PROBLEM DESCRIPTION: Include in the output the line containing "As evident in this image, how" and each subsequent line of the records, through the end, transcribed exactly. Add nothing else.

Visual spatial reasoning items

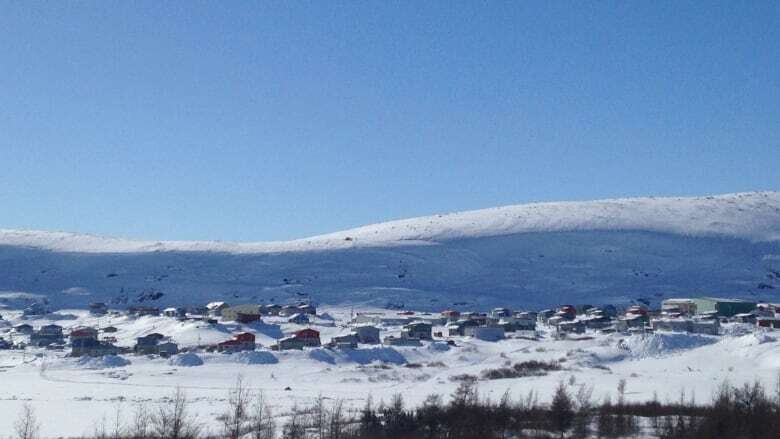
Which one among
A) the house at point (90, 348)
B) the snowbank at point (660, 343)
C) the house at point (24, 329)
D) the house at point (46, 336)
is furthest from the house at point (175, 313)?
the snowbank at point (660, 343)

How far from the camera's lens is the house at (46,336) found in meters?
49.9

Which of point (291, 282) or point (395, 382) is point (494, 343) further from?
point (291, 282)

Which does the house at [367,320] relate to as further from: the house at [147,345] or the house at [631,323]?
the house at [147,345]

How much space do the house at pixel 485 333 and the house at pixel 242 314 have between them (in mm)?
12941

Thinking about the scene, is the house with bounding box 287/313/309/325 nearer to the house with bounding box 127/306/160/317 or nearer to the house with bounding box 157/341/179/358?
the house with bounding box 127/306/160/317

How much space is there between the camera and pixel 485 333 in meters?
48.9

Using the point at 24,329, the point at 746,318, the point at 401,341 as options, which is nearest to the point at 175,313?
the point at 24,329

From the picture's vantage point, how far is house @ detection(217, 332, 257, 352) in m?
41.0

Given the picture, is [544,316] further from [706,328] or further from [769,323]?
[706,328]

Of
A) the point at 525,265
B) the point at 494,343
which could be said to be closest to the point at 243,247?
the point at 525,265

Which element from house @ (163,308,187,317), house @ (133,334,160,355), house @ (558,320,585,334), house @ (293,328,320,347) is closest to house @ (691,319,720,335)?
house @ (558,320,585,334)

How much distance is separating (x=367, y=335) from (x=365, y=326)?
64.0 inches

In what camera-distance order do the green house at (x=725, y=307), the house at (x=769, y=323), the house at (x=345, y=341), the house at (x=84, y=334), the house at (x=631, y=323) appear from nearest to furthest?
1. the house at (x=345, y=341)
2. the house at (x=84, y=334)
3. the house at (x=769, y=323)
4. the house at (x=631, y=323)
5. the green house at (x=725, y=307)

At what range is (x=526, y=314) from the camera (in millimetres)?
59469
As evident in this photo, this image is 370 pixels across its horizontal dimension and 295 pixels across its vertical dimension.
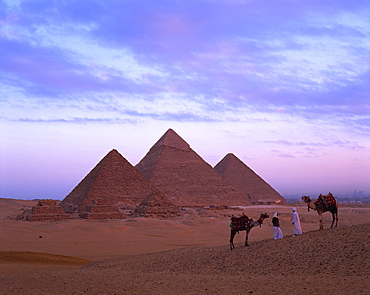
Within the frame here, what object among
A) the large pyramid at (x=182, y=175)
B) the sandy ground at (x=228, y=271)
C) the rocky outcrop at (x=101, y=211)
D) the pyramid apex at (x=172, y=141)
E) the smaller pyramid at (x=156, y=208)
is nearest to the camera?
the sandy ground at (x=228, y=271)

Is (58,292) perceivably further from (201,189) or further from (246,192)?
(246,192)

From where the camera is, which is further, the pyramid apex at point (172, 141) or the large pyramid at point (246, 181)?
the large pyramid at point (246, 181)

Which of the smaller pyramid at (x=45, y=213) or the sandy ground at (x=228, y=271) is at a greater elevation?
the smaller pyramid at (x=45, y=213)

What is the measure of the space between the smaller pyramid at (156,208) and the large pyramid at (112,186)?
7.27m

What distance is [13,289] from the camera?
7328 millimetres

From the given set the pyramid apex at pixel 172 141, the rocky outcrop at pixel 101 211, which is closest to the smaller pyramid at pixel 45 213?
the rocky outcrop at pixel 101 211

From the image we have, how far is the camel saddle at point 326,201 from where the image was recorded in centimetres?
1004

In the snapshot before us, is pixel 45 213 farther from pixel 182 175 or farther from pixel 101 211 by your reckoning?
pixel 182 175

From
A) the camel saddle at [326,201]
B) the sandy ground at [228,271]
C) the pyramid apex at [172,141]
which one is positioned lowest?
the sandy ground at [228,271]

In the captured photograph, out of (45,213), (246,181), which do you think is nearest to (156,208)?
(45,213)

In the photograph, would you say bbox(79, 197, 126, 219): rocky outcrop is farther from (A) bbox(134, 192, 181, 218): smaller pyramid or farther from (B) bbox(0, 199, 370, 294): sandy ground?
(B) bbox(0, 199, 370, 294): sandy ground

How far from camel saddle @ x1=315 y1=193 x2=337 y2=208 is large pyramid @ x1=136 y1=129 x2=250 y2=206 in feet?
147

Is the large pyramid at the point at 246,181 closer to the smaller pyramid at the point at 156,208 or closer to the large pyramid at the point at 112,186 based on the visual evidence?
the large pyramid at the point at 112,186

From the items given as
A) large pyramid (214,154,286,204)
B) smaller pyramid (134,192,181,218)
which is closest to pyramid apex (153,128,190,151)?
large pyramid (214,154,286,204)
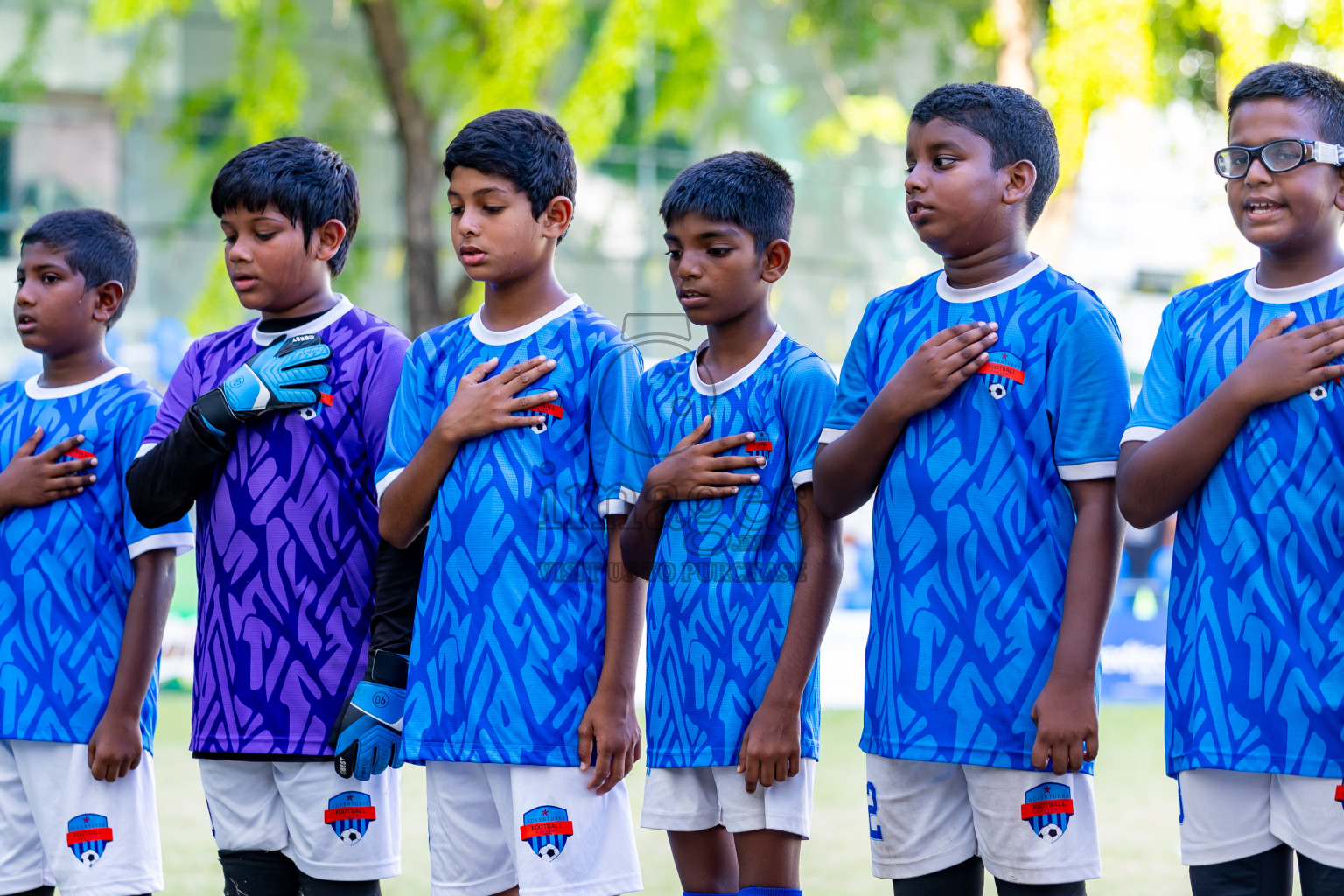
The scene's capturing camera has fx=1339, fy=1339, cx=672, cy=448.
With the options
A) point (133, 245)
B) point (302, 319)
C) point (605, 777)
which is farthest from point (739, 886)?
point (133, 245)

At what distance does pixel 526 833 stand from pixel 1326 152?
1889 mm

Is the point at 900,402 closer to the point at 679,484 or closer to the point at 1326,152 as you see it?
the point at 679,484

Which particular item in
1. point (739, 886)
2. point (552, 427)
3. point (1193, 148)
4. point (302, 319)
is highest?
point (1193, 148)

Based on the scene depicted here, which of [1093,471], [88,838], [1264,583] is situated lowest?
[88,838]

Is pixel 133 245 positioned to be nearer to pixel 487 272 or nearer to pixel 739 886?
pixel 487 272

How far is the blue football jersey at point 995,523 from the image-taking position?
2.37 metres

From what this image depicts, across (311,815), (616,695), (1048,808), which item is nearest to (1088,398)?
(1048,808)

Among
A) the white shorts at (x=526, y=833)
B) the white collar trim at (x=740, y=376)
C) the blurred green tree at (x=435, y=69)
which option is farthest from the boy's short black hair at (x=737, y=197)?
the blurred green tree at (x=435, y=69)

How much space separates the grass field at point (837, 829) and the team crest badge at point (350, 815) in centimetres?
207

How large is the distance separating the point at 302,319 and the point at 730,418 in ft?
3.21

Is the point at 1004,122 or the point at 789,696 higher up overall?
the point at 1004,122

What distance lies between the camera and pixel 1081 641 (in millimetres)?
2297

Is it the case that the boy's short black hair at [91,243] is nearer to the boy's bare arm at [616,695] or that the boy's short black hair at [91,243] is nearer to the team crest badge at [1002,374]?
the boy's bare arm at [616,695]

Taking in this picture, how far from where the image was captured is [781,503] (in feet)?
8.89
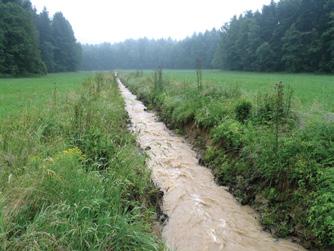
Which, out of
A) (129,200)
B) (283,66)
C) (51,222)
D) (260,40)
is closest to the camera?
(51,222)

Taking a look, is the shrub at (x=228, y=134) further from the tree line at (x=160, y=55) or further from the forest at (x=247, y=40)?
the tree line at (x=160, y=55)

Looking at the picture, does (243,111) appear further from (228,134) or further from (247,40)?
(247,40)

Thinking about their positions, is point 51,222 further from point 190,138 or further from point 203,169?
point 190,138

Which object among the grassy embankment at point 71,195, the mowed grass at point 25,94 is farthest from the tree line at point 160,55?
the grassy embankment at point 71,195

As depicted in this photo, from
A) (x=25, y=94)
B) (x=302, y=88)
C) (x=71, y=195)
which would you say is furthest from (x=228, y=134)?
(x=25, y=94)

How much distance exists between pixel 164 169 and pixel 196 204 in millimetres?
2043

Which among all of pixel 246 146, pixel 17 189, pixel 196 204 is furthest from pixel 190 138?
pixel 17 189

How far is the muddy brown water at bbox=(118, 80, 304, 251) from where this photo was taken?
18.2 ft

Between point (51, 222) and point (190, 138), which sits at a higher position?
point (51, 222)

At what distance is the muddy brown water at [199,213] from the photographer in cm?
554

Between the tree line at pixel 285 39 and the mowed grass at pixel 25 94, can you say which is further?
the tree line at pixel 285 39

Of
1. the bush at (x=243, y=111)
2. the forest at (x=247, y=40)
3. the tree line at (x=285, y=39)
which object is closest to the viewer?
the bush at (x=243, y=111)

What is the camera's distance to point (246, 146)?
7848mm

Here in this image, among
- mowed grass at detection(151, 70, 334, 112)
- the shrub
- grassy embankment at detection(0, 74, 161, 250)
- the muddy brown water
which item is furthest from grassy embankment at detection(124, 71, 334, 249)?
grassy embankment at detection(0, 74, 161, 250)
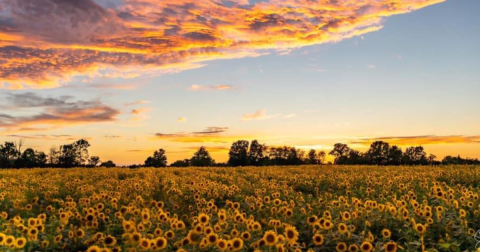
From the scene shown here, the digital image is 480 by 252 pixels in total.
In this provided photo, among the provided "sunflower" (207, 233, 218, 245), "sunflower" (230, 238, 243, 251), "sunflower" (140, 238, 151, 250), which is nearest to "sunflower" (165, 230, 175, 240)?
"sunflower" (140, 238, 151, 250)

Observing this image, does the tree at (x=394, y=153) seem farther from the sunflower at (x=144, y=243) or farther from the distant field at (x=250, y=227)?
the sunflower at (x=144, y=243)

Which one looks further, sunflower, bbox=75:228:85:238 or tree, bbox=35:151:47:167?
tree, bbox=35:151:47:167

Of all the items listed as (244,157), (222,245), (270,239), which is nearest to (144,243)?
(222,245)

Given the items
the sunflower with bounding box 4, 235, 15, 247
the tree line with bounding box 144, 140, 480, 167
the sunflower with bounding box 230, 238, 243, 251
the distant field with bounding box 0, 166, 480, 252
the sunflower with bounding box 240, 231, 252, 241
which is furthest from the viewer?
the tree line with bounding box 144, 140, 480, 167

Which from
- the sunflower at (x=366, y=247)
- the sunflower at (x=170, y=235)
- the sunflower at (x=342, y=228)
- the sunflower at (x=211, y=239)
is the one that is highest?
the sunflower at (x=211, y=239)

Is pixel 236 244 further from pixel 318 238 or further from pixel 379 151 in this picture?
pixel 379 151

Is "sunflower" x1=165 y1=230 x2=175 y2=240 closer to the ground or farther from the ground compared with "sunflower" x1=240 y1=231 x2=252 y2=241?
farther from the ground

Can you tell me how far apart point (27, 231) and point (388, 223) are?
812 centimetres

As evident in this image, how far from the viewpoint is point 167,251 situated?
712 cm

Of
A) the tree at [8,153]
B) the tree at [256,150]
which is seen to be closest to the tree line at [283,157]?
the tree at [256,150]

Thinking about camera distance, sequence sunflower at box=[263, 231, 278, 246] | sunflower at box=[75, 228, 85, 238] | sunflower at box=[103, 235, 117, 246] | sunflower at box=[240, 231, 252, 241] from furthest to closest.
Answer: sunflower at box=[75, 228, 85, 238] → sunflower at box=[103, 235, 117, 246] → sunflower at box=[240, 231, 252, 241] → sunflower at box=[263, 231, 278, 246]

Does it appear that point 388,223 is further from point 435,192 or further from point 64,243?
point 64,243

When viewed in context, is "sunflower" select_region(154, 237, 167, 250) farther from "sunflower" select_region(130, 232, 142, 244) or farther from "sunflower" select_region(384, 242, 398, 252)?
"sunflower" select_region(384, 242, 398, 252)

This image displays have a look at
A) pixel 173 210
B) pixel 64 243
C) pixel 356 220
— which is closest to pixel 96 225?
pixel 64 243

ANSWER IN FULL:
As evident in this image, how far from the viewpoint is point 167,251 situated?
712 cm

Of
A) the tree at [8,153]
B) the tree at [256,150]
which is seen to be closest to the tree line at [283,157]?
the tree at [256,150]

Thinking about camera distance, sequence sunflower at box=[263, 231, 278, 246] | sunflower at box=[75, 228, 85, 238] | sunflower at box=[103, 235, 117, 246] | sunflower at box=[240, 231, 252, 241] from furthest to closest.
Answer: sunflower at box=[75, 228, 85, 238] → sunflower at box=[103, 235, 117, 246] → sunflower at box=[240, 231, 252, 241] → sunflower at box=[263, 231, 278, 246]

Does it appear that point 388,223 is further from point 435,192 or further from point 64,243?
point 64,243

When viewed in context, is "sunflower" select_region(154, 237, 167, 250) farther from "sunflower" select_region(130, 232, 142, 244) or farther from "sunflower" select_region(384, 242, 398, 252)?
"sunflower" select_region(384, 242, 398, 252)

This image displays have a look at
A) pixel 173 210
B) pixel 64 243
C) pixel 356 220
— which is closest to pixel 96 225?
pixel 64 243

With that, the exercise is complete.